# Brand new blog...



## littlebird (Mar 30, 2007)

Please tell me what you think, but be gentle? I need more pics, I know, or perhaps just a more interesting layout.

Also please share yours! I'd love to see different approaches, but mostly I'd like best to see everyone's work!

http://scrappythebandit.blogspot.com/


----------



## kesoaps (Dec 18, 2004)

Cute blog! Your photos look great, btw.


----------



## Wisconsin Ann (Feb 27, 2007)

an Alpaca cowl? omg...how wonderfully snuggly.
That quilt is going to be BRIGHT! can't wait to see it done. 

nice blog. enjoyed reading.


----------



## js2743 (Dec 4, 2006)

I love how you added all the pictures for interest, kept my attetion and made me want to read more so ide know what the pics was about.
By the way i love the granny squares! I wish i knew how to do that!

great blog!

▬▬▬▬▬▬

GIVEN PROBLEM – Carry on the forum thread about the new blog from its last post. The lines that follow were taken from a different source than the thread.

GIVEN DATA –
▬▬▬▬▬▬

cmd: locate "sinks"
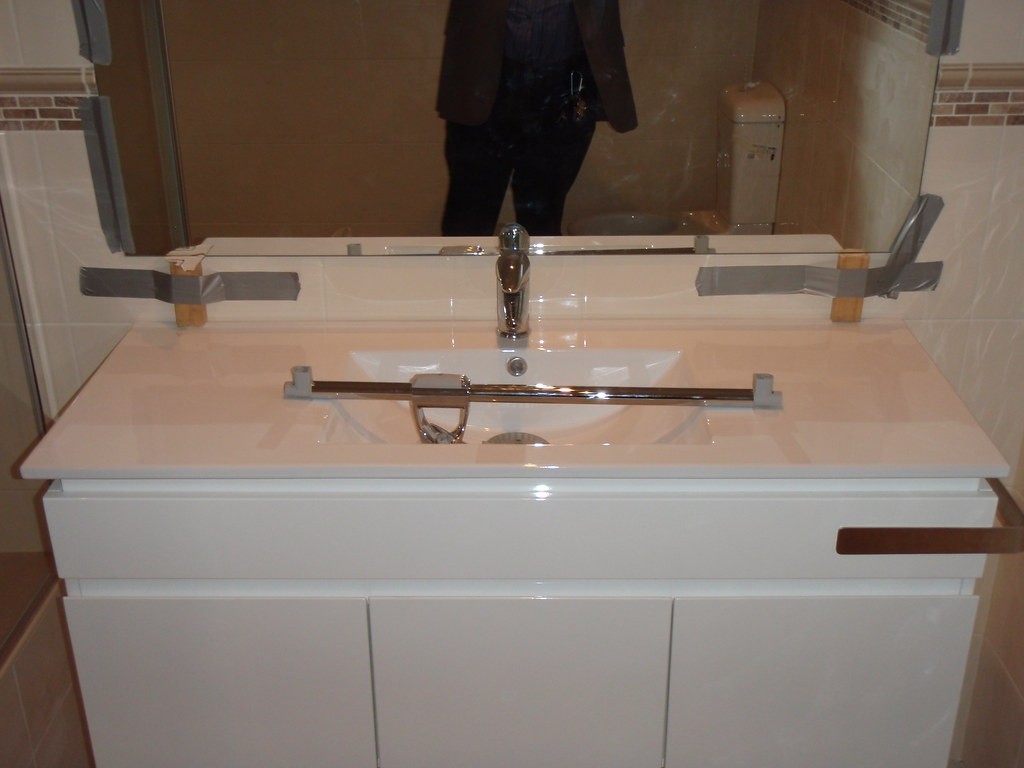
[318,343,716,451]
[383,243,654,254]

▬▬▬▬▬▬

RESPONSE BELOW –
----------



## littlebird (Mar 30, 2007)

Thanks so much, everyone!

I've had lots of visitors in the last couple of weeks, and some have even left comments!

Thanks for all the feedback. I'd like to post more often, but we've been pretty busy this last little while. It would be nice to be able to post just about every day. I've got lots of crafting things going on, but Blogger is so slow to use. I'm not happy with the autoformatting, and I'm not very familiar with HTML. Another thing to learn, I guess :shrug: 

Keep checking back, I'll try to post lots!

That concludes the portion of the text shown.